“It may be unpleasant,” the Queen had told her. “Spies have to do unpleasant and undignified things.”
“I am sure they are no more unpleasant or undignified than dying with one’s guts blown out by some terrorist bomb in Green Hurrah,” Lurilile had answered, and the Queen had had to agree.
Sweet, strong Lurilile. The Queen thought of her often, wishing her well.
“Has she found out anything about the bribes.”
“She has attached herself to one of the Thykerite members of Authority, and through his contacts has found everything but evidence we can submit to Authority.”
The Queen snorted. “However those bastards are being paid, someone is being exceedingly clever about it.” She sighed. “What else isn’t new about Voorstod.”
“Uri, why ask if you already know?”
She nodded, curtly. “Sometimes I have to hear you say it, Ornice. Sometimes I have to hear myself say it, just to realize it is not a pervasive nightmare I have come to believe in.”
“It is not dream,” he bowed. “Further, as I mentioned to you, this morning I have been advised of Voorstod’s newest demand.” He ticked off first and middle fingers once more, holding the remaining ones in reserve.
“What more?” she asked. “What more could there be?”
“The three southern counties, those in which people of Voorstod have intermarried with people of Ahabar, those in which the people have watered down or changed their religion, and become, so say the northerners, a bastard race—those counties, says Voorstod, are to be ravaged and sewn with salt.” Third finger. “After every man, woman, and child within them has been slaughtered.” Little finger. “They give notice that Ahabar is to withdraw the army and is not to interfere while Voorstod takes care of this internal matter for itself.” Thumb, and all five points were made.
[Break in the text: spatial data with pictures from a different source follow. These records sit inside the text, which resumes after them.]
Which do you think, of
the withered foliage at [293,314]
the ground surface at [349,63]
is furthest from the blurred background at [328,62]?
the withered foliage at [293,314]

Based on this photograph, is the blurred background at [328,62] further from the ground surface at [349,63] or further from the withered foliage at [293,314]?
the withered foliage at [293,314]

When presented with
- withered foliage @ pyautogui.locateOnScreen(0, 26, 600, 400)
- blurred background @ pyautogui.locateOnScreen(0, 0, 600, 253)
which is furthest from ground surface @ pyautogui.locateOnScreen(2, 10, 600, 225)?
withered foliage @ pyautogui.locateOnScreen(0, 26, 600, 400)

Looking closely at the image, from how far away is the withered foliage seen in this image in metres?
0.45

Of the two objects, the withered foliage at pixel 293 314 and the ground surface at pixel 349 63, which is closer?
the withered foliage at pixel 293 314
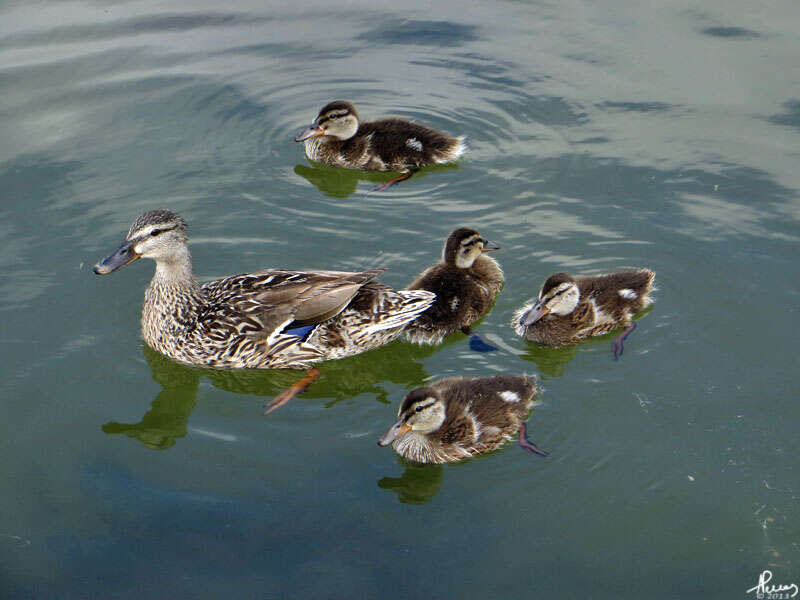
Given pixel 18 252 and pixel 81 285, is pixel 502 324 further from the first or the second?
pixel 18 252

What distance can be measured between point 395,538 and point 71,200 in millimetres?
4067

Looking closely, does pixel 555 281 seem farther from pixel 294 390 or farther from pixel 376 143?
pixel 376 143

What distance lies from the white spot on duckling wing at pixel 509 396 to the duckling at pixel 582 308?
2.22 feet

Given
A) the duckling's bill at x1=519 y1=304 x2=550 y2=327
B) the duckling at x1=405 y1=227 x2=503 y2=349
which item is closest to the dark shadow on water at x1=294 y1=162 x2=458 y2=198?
the duckling at x1=405 y1=227 x2=503 y2=349

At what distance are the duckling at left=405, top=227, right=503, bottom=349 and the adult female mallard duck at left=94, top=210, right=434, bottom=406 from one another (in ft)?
0.53

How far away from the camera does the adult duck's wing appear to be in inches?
206

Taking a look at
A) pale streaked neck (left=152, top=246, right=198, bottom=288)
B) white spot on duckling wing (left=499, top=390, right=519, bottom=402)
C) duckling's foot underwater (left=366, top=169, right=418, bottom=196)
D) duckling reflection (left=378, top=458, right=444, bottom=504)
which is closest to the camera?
duckling reflection (left=378, top=458, right=444, bottom=504)

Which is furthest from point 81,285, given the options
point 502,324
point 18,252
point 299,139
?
point 502,324

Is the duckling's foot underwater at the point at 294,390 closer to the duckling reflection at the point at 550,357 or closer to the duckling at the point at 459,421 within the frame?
the duckling at the point at 459,421

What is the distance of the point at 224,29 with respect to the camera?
30.5 feet

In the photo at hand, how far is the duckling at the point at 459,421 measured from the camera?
14.5 feet

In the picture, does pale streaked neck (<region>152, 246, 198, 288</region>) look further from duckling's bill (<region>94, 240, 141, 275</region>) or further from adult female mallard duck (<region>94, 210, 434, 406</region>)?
duckling's bill (<region>94, 240, 141, 275</region>)

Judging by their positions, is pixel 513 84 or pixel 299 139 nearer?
pixel 299 139

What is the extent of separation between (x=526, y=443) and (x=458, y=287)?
1313mm
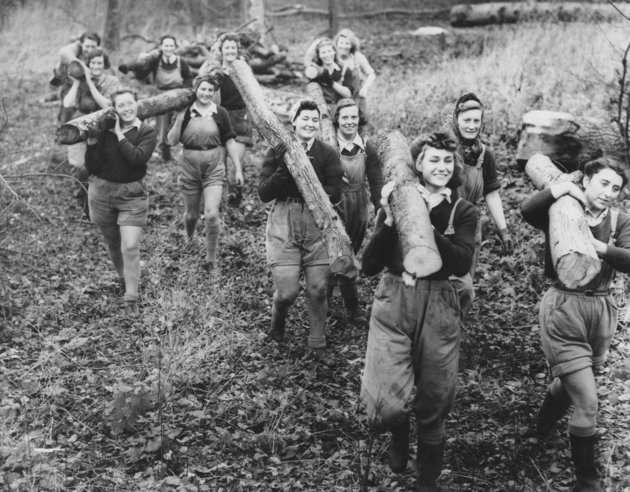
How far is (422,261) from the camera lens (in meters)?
3.86

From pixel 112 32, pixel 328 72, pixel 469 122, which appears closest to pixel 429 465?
pixel 469 122

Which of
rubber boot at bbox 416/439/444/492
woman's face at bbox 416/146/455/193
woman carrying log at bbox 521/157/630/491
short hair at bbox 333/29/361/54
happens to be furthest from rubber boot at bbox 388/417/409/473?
short hair at bbox 333/29/361/54

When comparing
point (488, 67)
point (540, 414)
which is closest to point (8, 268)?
point (540, 414)

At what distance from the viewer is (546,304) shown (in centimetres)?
431

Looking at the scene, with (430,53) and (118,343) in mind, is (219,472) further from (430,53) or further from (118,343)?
(430,53)

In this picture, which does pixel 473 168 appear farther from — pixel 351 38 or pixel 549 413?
pixel 351 38

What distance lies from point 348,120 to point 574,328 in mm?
2794

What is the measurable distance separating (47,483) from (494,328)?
3911mm

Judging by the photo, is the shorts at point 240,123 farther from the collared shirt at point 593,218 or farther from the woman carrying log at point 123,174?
→ the collared shirt at point 593,218

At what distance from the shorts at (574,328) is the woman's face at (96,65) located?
6674 millimetres

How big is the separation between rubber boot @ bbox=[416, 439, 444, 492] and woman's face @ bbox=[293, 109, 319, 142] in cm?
270

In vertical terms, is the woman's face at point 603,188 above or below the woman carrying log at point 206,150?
below

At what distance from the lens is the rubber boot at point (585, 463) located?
4.04 m

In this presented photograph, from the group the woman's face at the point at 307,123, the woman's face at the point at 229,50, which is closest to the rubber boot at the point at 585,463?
the woman's face at the point at 307,123
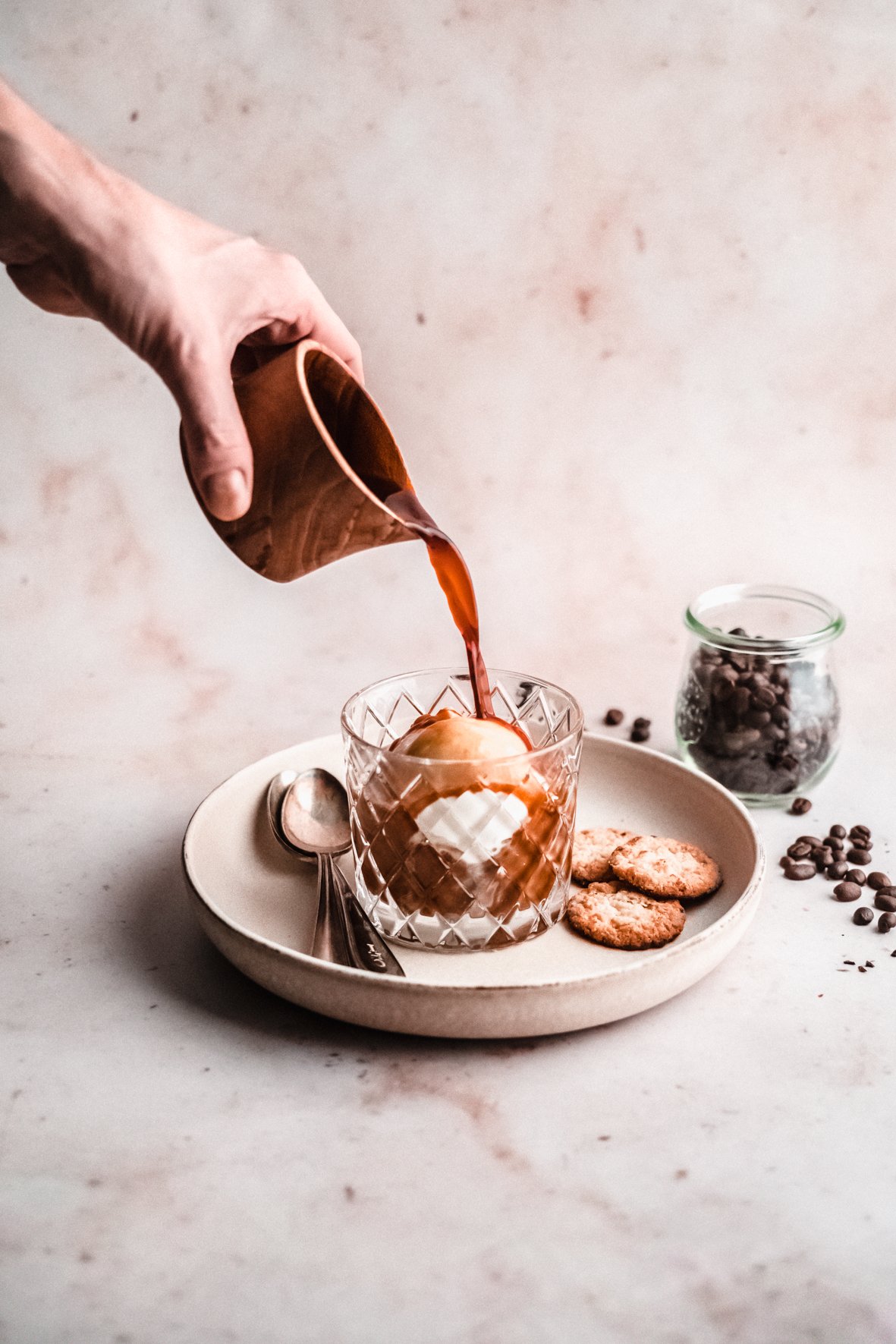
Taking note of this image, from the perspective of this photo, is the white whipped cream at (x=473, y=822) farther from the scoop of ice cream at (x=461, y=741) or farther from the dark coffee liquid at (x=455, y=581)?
the dark coffee liquid at (x=455, y=581)

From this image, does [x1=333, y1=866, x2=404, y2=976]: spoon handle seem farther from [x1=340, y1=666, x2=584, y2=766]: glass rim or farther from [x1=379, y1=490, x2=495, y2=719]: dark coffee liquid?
→ [x1=379, y1=490, x2=495, y2=719]: dark coffee liquid

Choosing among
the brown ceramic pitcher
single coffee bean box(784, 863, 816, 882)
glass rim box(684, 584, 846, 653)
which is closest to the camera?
the brown ceramic pitcher

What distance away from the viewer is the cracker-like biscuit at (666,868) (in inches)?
67.0

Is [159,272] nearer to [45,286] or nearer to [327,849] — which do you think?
[45,286]

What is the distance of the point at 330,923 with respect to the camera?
1.60 m

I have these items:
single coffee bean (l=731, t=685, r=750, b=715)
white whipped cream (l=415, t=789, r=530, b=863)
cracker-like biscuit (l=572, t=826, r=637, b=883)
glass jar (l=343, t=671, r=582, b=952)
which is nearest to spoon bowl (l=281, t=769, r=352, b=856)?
glass jar (l=343, t=671, r=582, b=952)

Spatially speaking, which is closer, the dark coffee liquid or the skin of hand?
the skin of hand

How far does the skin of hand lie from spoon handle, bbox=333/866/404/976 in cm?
55

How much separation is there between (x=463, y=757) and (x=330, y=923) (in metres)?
0.27

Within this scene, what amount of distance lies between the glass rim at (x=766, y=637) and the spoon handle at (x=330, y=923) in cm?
80

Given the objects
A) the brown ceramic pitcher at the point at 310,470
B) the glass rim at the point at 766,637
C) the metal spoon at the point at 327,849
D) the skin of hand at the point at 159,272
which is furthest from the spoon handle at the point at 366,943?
the glass rim at the point at 766,637

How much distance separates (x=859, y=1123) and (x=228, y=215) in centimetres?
213

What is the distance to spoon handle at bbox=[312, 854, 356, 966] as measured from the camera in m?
1.53

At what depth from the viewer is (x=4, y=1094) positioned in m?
1.45
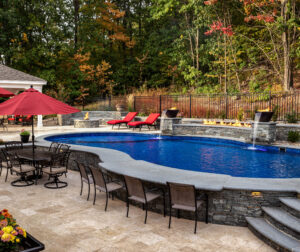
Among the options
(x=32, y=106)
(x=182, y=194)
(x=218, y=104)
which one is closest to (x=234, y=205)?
(x=182, y=194)

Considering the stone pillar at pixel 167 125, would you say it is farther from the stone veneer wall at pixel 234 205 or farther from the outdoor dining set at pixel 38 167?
the stone veneer wall at pixel 234 205

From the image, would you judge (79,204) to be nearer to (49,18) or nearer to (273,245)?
(273,245)

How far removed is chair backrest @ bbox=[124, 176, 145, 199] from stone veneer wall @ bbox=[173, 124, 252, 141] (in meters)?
8.27

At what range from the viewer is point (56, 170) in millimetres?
7277

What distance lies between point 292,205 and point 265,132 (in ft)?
24.6

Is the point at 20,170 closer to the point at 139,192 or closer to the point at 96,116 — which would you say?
the point at 139,192

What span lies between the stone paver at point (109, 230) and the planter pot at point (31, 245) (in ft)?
3.02

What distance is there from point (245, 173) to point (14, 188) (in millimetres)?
6010

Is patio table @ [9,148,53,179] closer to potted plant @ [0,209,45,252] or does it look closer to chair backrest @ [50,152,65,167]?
chair backrest @ [50,152,65,167]

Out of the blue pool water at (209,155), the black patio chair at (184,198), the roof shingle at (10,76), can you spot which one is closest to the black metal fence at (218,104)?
the blue pool water at (209,155)

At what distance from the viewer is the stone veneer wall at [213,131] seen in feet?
41.8

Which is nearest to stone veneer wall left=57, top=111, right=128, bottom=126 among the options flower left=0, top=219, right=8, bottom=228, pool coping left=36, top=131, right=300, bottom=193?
pool coping left=36, top=131, right=300, bottom=193

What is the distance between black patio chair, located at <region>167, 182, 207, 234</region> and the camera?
15.3 ft

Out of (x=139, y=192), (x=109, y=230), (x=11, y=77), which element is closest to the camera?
(x=109, y=230)
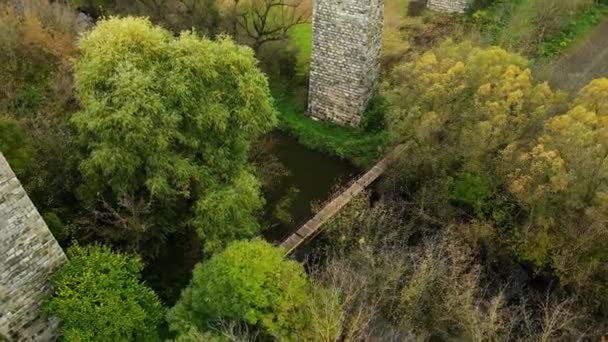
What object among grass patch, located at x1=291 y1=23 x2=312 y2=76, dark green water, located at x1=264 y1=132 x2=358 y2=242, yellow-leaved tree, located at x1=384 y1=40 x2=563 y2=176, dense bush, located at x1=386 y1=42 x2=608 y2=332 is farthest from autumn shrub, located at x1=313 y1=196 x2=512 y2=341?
grass patch, located at x1=291 y1=23 x2=312 y2=76

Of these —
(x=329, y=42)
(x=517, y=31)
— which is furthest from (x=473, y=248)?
(x=517, y=31)

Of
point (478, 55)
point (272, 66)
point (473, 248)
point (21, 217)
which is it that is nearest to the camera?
point (21, 217)

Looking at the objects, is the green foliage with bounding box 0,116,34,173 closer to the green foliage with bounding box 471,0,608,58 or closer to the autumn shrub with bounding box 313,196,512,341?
the autumn shrub with bounding box 313,196,512,341

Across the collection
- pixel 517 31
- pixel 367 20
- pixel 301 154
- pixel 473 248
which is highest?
pixel 367 20

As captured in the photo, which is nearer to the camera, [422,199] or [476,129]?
[476,129]

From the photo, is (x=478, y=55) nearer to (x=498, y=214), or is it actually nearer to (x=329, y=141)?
(x=498, y=214)

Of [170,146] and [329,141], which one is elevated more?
[170,146]

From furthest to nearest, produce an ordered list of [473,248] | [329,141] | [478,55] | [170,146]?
[329,141] < [478,55] < [473,248] < [170,146]

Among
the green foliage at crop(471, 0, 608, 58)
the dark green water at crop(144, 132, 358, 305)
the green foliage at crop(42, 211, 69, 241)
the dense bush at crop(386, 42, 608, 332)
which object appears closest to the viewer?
the dense bush at crop(386, 42, 608, 332)
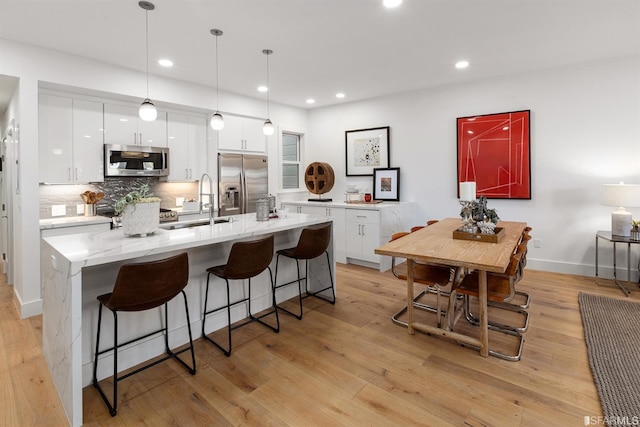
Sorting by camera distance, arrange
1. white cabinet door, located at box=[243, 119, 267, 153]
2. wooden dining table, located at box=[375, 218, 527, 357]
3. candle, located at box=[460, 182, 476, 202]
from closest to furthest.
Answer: wooden dining table, located at box=[375, 218, 527, 357], candle, located at box=[460, 182, 476, 202], white cabinet door, located at box=[243, 119, 267, 153]

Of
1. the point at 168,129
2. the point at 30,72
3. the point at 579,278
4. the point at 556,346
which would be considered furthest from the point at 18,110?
the point at 579,278

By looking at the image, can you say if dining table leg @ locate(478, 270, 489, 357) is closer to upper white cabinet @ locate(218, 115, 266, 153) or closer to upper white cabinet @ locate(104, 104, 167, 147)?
upper white cabinet @ locate(218, 115, 266, 153)

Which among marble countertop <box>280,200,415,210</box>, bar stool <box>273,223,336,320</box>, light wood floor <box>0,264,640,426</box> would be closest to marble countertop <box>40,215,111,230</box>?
light wood floor <box>0,264,640,426</box>

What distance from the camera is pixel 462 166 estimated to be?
4871 millimetres

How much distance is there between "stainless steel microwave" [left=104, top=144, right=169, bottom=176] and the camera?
401 cm

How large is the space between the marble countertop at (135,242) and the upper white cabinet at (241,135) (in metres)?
2.57

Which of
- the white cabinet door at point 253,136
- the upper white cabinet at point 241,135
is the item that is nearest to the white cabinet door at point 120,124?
the upper white cabinet at point 241,135

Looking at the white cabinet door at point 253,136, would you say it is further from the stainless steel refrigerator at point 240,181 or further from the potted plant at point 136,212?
the potted plant at point 136,212

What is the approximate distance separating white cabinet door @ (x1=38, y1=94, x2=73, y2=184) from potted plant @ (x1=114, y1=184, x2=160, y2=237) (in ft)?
6.70

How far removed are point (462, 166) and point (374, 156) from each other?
1502 millimetres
The hand could rest.
The Queen paled. “You can’t have understood them. The difference in dialects …”
He bowed, one nostril distended to tell her he had understood them all too well. “They speak System as well as we do. They may be intransigent, but they are not stupid. Either they see a threat in the southern counties and want it stopped or this is a feint, to draw our attention while they do something wicked somewhere else. The Gharm escape through the southern counties, Uri. The people of Wander and Skelp and Green Hurrah have become reasonable and peaceful. They have lost the fanaticism of their forefathers. They are, therefore, apostates and heretics, anathema to the prophets of Voorstod. Killing a man of the southern counties is now counted a meritorious act in Voorstod. Killing a child is more meritorious yet, for it chops that many more years of heresy away. Killing a child in the womb, or a woman of childbearing age, or a virgin girl …”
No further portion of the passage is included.